Erick menyatakan bahwa kedua pemain tersebut sudah berkomitmen untuk membela skuad Garuda. “Kami juga sedang mendorong juga beberapa tambahan. Seperti apa, saya belum bisa ngomong. Tapi ada dua tambahan yang kami sedang seriuskan, dan sepertinya tadi malam, dua-duanya komit untuk bergabung. Ya pemain depan. Bek tengah, kanan, kiri sudah banyak, ya jadi pemain depan lah,” ujar Erick.
Proses Naturalisasi Mauro Zijlstra Berlanjut
Selain dua nama baru ini, proses naturalisasi Mauro Zijlstra juga terus berjalan. Erick menyebut bahwa berkas naturalisasi Mauro akan segera diserahkan ke DPR. “Sedang proses [naturalisasi Mauro] dari pemerintah ke DPR, kita tunggu saja. Mauro Zijlstra sekarang sudah ada, tentu ada prosesnya. Nah dia umurnya 20 tahun, tapi di sepak bola modern, Lamine Yamal saja masih muda bisa bagus. Tapi jangan kecepatan, biarkan dia main dulu di U-23, siapa tahu bagus,” ucap Erick.

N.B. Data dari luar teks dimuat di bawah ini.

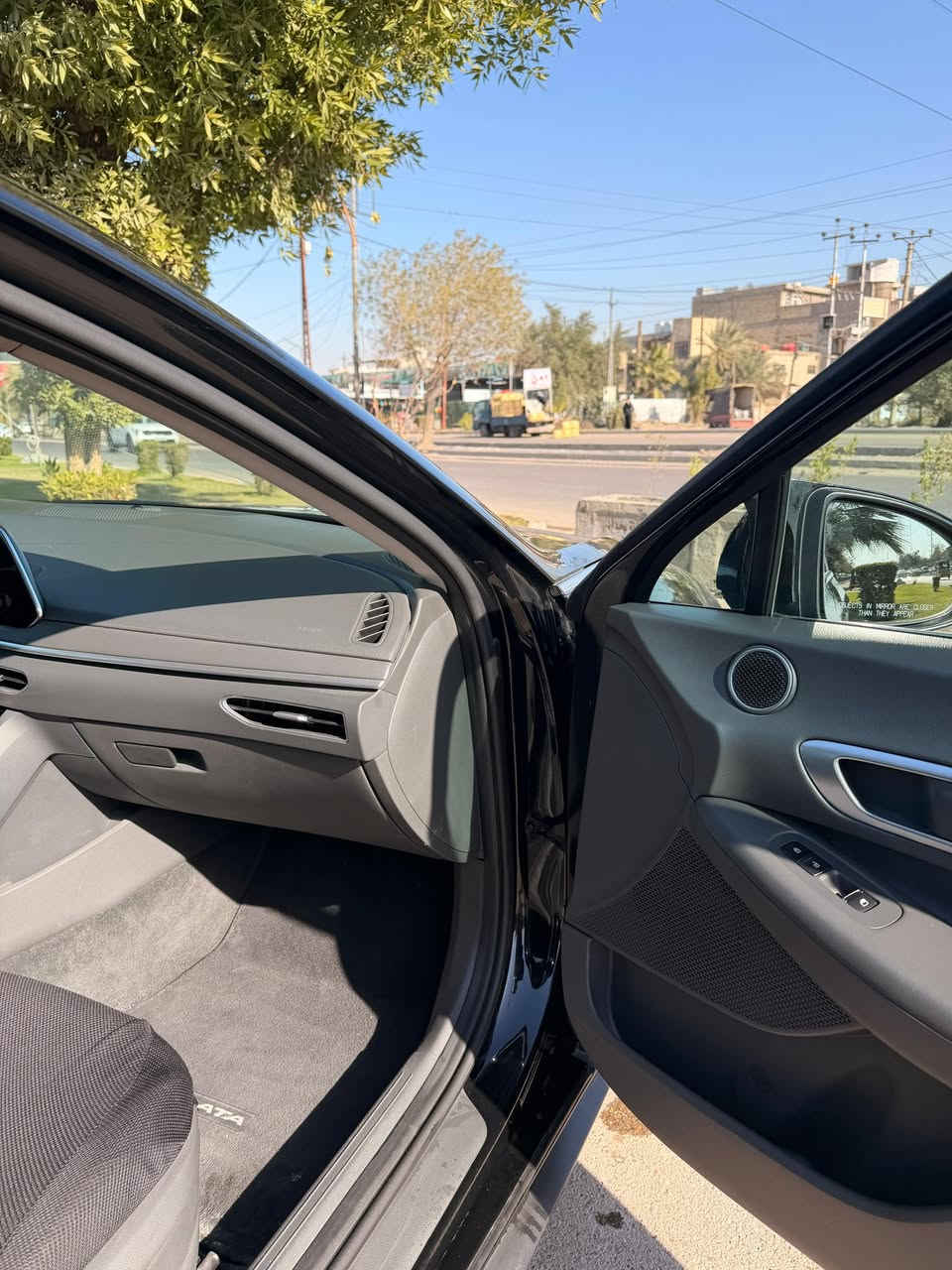 السلام عليكم

سوناتا2020 امريكي

حادثها ربع جاملغ +ربع قبق جنطه

بدون ايرباك البجم كبس

ماشيه 46الف 

المواصفات

رادار

تحكم مقود جهتين

شاشه+كامره

هاند بريك بصمه

كروز مثبت سرعه

حساس اطارات

حساسات خلفيه

خروج عن المسار

مود درايف

Sport☠️

economic🤑

natural🙂

Smart🤖

مكينه2500المرغوب

كيرatf8سرعات

قياده ذاتيه

سستم 8سماعات +دمام بل دشبول

اوتو هولد

ويل كب كروم

الجنطه بصمه

لد نهاري امامي

لايت3عدسات كل جه

لد خلفي

الداخل اوف وايت واسود

الون اسود ملكي

السياره استخدام شخصي مامتعوبه

عليها تخم تاير وبطاريه جديده صدر خلفي كامل جديد

عليها ادامه منضومه بانزين كامله

كير مكينه كهربائيات صدر كله جديد 

يعني السياره تشغل وتطلع مباشر

رقم شمالي بسمي هزه وسنويه ورقم جدد

السياره بيها بعد مواصفات ممذكوره

السعر 162 وبيها مجال 
***********
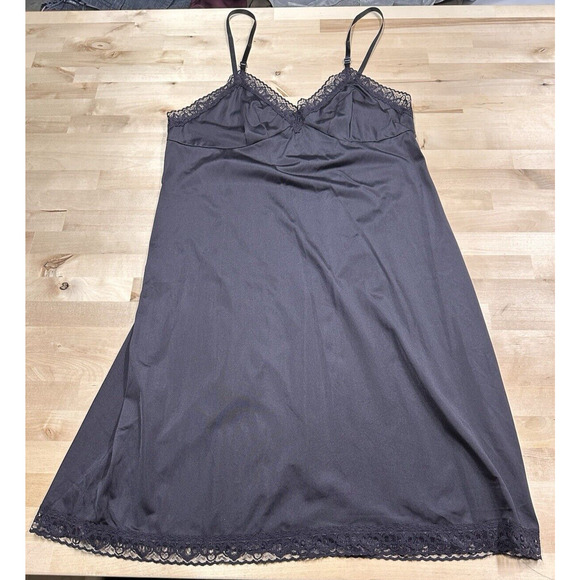 Vanity Fair Black Slip Dress Sz 36 Medium Lace Lined Quiet Romantic - Picture 1 of 6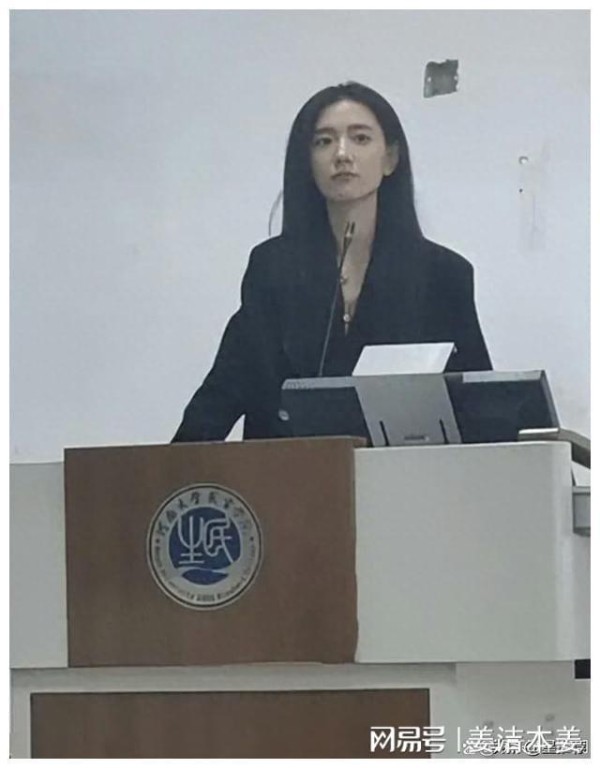 河南高校回应于正签约女艺人张石头已正式离职，转行进入娱乐圈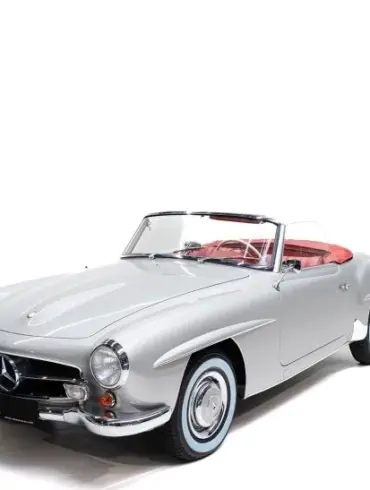 Silberner Mercedes-Benz 190 SL Cabriolet mit rotem Innenraum, Baujahr 1957, auf weißem Hintergrund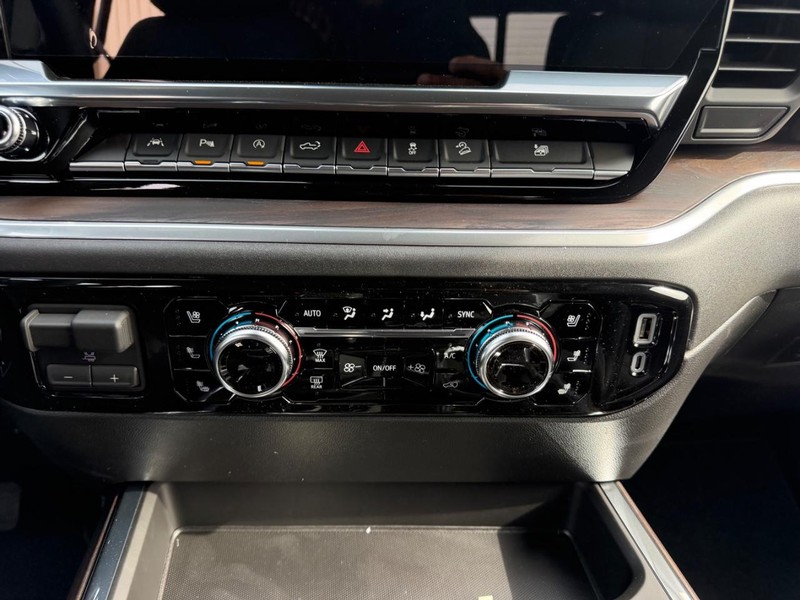 GMC Sierra 1500 Vehicle Full-screen Gallery Image 13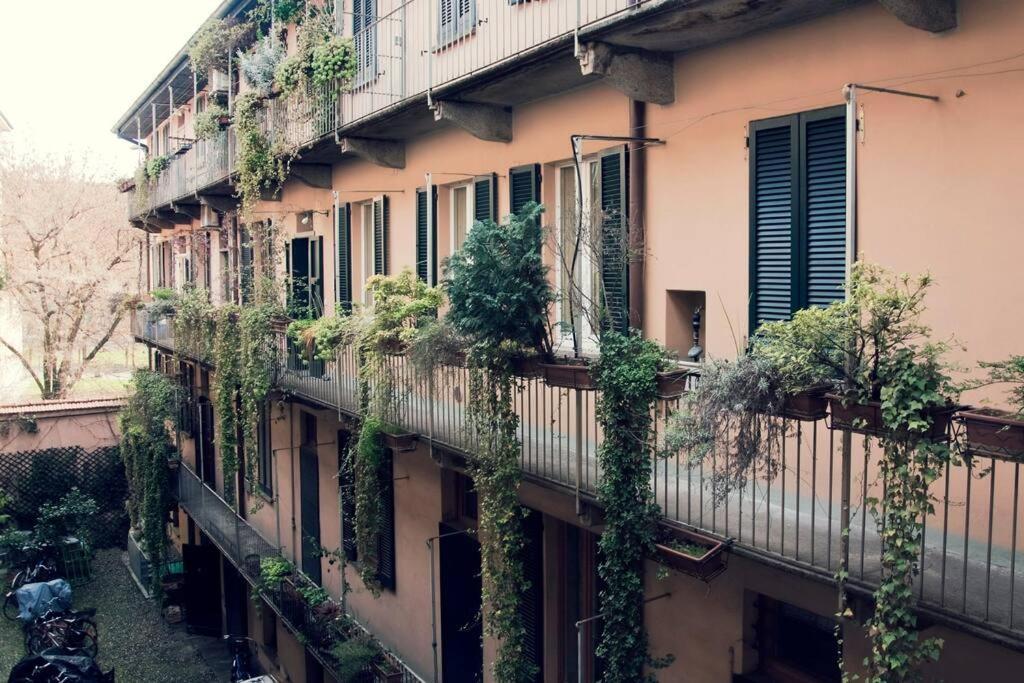 Design Studio Centro Storico Apartment Milano Exterior foto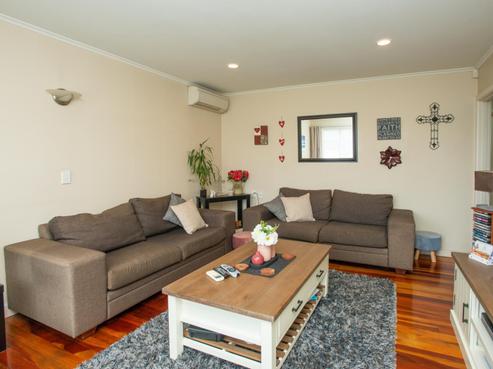 20B Henderson Crescent, Onekawa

BACA JUGA: Gerald Vanenburg Klarifikasi Soal Larangan Bermain Terkait Selebrasi
Identitas kedua pemain keturunan yang disebut Erick masih menjadi spekulasi, dengan beberapa nama seperti Miliano Jonathans, Jairo Riedewald, dan Dean Zandbergen sempat disebut-sebut. Jika dua pemain depan ini berhasil dinaturalisasi, Timnas Indonesia akan mendapatkan tambahan kekuatan signifikan menjelang pertandingan krusial melawan Arab Saudi dan Irak di Kualifikasi Piala Dunia 2026, terutama dengan absennya Ole Romeny karena cedera.
Minta Dukungan di Kualifikasi Piala Dunia 2026
Soal Kualifikasi Piala Dunia 2026, Erick Thohir tak memungkiri banyak yang pesimistis terkait nasib timnas Indonesia. Hal itu didasari dengan pembagian grup yang didapat Indonesia. Seperti diketahui, Indonesia satu grup dengan Arab Saudi dan Irak.
Kendati begitu, Erick berharap para penggemar tidak membiarkan kritik negatif memecah belah tim. “Saya melihat kemarin setelah drawing, banyak pengamat membuat penilaian, ada yang pesimistis, ada yang optimistis. Tapi kalau di netizen seperti biasa, ya pesimis,” ujar dia. Ia juga menambahkan, “Saya cuma berpesan, hujat saya, kritik saya, tidak ada masalah. Tapi tolong jangan pecahkan tim nasional.”